In addition to the well-established role of ubiquitin in the regulation of proteasomal degradation, ubiquitination is also involved in the regulation of SPRTN-dependent proteolysis. A large proportion of SPRTN is constitutively monoubiquitinated but is rapidly deubiquitinated upon the induction of genotoxic protein-DNA adducts by formaldehyde (Stingele et al., 2016; Zhao et al., 2021). Two deubiquitinase enzymes, namely VCPIP1/VCIP135 and Usp7, were recently shown to activate SPRTN-dependent proteolysis. While VCPIP1/VCIP135 is proposed to regulate binding of SPRTN to DNA (Huang et al., 2020; Stingele et al., 2016), Usp7 increases SPRTN activity by preventing its inactivation by autocatalytic cleavage (Zhao et al., 2021). SPRTN also contains a UBZ domain, which facilitates the recruitment of SPRTN to ubiquitinated protein-DNA adducts (Davis et al., 2012; Mosbech et al., 2012). Therefore, ubiquitination regulates protein degradation not only by signaling proteins for their destruction by the proteasome, but also by regulating SPRTN-dependent proteolysis.

TOP2 Ubiquitination

As TOP2-DNA covalent complexes are processed both via proteasome- and SPRTN- dependent mechanisms, a number of studies have also investigated the role of ubiquitination in TOP2-DNA covalent complex repair. While some discrepancies exist in the literature (Ban et al., 2013; Mao et al., 2001), recent studies have shown that the removal of TOP2A- and TOP2B- DNA adducts, and the subsequent appearance of TOP2 poison-induced DSBs, is partly ubiquitin-dependent and epistatic with the proteasomal pathway (Swan et al., 2020). This seems to be mediated in part by the polyubiquitination of TOP2 by the E3 ubiquitin ligase BMI1/RING1A and the SUMO-targeted ubiquitin ligase RNF4, which leads to proteasomal degradation (Alchanati et al., 2009; Sun et al., 2019; Swan et al., 2020). Indeed, a number of E3 ubiquitin ligases have been shown to ubiquitinate TOP2 in various stress conditions, such as glucose starvation, HDAC inhibition and ICRF-193 treatment, which leads to the proteasomal degradation of TOP2 (Chen et al., 2011; Isik et al., 2003; Yun et al., 2009). Indeed, constitutive monoubiquitination by the Smurf2 ubiquitin ligase may protect TOP2 from polyubiquitin-dependent proteasomal degradation (Emanuelli et al., 2017). The ubiquitin-proteasome system is also known to regulate levels of TOP2A during the cell cycle (Eguren et al., 2014; Salmena et al., 2001).

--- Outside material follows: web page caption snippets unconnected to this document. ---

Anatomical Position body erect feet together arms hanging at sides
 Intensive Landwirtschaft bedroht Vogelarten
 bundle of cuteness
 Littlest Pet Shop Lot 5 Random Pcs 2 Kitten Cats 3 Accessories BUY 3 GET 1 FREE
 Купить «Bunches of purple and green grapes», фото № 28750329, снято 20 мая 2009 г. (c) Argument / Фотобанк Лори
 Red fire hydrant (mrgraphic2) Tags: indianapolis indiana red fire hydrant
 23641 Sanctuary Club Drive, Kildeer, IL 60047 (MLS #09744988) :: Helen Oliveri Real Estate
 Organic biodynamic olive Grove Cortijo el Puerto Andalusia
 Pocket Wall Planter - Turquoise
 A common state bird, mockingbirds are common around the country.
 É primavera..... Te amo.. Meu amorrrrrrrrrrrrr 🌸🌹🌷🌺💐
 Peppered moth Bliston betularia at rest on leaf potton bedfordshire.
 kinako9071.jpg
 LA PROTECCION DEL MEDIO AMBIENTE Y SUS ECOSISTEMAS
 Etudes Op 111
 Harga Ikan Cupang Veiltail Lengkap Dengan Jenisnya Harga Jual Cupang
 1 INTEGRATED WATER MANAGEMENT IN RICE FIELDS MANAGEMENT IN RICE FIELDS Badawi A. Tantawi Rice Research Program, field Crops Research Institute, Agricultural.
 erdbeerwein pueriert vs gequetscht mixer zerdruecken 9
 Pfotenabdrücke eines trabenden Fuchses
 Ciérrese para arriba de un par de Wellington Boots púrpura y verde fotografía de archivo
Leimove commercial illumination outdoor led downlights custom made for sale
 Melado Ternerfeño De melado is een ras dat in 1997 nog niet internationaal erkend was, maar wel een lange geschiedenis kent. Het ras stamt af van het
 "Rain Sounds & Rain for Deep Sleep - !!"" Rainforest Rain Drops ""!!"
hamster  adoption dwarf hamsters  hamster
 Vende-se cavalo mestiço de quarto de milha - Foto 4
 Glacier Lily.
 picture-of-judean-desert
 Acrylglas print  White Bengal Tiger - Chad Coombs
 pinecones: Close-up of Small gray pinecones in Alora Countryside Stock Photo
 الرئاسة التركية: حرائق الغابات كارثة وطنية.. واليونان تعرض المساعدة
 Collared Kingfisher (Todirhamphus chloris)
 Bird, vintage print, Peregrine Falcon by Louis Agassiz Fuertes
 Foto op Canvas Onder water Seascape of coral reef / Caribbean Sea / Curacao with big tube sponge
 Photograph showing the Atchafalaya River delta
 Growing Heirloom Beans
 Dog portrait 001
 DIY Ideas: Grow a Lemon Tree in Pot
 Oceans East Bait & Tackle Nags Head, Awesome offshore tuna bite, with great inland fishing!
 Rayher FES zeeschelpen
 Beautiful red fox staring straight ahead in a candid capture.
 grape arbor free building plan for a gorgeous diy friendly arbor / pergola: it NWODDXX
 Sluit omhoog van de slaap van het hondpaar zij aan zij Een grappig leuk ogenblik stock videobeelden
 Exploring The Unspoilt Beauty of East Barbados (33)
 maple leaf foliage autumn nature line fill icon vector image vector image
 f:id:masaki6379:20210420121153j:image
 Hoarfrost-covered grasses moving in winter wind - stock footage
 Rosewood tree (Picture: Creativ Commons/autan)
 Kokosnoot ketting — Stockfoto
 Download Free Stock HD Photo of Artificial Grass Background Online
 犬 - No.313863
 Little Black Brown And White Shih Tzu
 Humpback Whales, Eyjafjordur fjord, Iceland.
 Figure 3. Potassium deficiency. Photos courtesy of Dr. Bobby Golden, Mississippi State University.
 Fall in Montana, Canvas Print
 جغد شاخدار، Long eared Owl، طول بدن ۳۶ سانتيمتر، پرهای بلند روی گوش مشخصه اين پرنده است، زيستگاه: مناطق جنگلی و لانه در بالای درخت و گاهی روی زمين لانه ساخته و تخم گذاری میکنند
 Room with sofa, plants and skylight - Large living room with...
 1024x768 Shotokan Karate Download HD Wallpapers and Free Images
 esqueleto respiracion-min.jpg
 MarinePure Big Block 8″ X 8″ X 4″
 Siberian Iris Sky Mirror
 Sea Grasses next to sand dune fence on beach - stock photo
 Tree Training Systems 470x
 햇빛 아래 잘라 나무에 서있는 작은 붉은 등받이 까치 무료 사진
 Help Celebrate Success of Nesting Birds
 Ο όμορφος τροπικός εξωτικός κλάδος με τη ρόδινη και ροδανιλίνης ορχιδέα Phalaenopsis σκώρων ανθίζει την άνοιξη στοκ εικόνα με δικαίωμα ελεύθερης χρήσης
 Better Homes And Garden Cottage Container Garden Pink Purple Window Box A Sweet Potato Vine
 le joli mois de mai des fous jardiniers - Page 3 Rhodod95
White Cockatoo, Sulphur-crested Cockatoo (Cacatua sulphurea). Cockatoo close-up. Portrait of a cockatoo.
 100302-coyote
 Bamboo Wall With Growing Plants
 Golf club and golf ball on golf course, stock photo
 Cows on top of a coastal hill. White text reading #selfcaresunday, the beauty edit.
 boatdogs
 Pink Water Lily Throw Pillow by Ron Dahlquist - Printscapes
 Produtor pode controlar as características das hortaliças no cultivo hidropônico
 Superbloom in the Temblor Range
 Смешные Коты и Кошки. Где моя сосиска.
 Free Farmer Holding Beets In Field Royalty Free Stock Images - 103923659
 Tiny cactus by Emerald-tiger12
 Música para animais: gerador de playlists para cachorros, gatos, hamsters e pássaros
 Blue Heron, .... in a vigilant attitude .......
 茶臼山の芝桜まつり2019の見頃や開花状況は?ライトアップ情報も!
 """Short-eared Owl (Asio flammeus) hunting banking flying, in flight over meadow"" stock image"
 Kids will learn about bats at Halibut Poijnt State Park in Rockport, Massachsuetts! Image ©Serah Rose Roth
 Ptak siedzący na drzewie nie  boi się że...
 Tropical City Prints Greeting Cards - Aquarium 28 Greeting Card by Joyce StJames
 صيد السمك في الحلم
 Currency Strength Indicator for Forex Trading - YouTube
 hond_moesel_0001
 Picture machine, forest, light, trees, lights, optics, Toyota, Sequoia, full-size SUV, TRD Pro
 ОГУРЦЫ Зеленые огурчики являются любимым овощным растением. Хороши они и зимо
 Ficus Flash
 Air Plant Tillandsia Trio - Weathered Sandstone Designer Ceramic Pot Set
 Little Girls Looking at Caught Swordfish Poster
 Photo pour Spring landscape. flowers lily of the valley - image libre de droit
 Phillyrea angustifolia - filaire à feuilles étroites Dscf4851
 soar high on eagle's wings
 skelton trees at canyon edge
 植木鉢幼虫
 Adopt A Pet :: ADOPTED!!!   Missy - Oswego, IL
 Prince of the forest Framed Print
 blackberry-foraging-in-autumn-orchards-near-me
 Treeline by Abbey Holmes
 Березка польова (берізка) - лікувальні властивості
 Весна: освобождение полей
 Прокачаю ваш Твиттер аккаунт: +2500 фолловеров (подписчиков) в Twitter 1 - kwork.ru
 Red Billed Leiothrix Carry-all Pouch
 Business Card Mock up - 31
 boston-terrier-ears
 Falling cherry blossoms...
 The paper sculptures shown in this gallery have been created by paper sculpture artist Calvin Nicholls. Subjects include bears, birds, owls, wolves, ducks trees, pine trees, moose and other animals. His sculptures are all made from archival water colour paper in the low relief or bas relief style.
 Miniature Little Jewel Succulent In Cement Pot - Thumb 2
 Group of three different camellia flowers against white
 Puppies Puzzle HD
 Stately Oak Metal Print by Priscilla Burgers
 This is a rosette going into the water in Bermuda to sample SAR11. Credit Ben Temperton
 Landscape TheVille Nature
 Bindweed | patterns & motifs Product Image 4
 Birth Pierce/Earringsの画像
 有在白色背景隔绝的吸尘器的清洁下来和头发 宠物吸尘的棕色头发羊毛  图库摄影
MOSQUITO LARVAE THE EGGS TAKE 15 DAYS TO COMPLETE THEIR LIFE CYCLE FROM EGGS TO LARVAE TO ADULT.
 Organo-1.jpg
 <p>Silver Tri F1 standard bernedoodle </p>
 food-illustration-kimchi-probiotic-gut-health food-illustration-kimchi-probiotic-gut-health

While numerous ubiquitination sites have been identified on TOP2A and TOP2B (Kim et al., 2011), other studies have been unable to detect the polyubiquitination of TOP2A or TOP2B in the presence or absence of etoposide (Ban et al., 2013). Instead, Ban et al. propose a mechanism of TOP2B-DNA complex processing by the proteasome, which does not require prior ubiquitination of TOP2. In this model, TOP2B is proteasomally degraded following collision of the TOP2B-DNA complex with elongating RNAPII, in which the proteasome is recruited to TOP2B via RNAPII-associated 19S AAA ATPases rather than a polyubiquitin signal (Ban et al., 2013).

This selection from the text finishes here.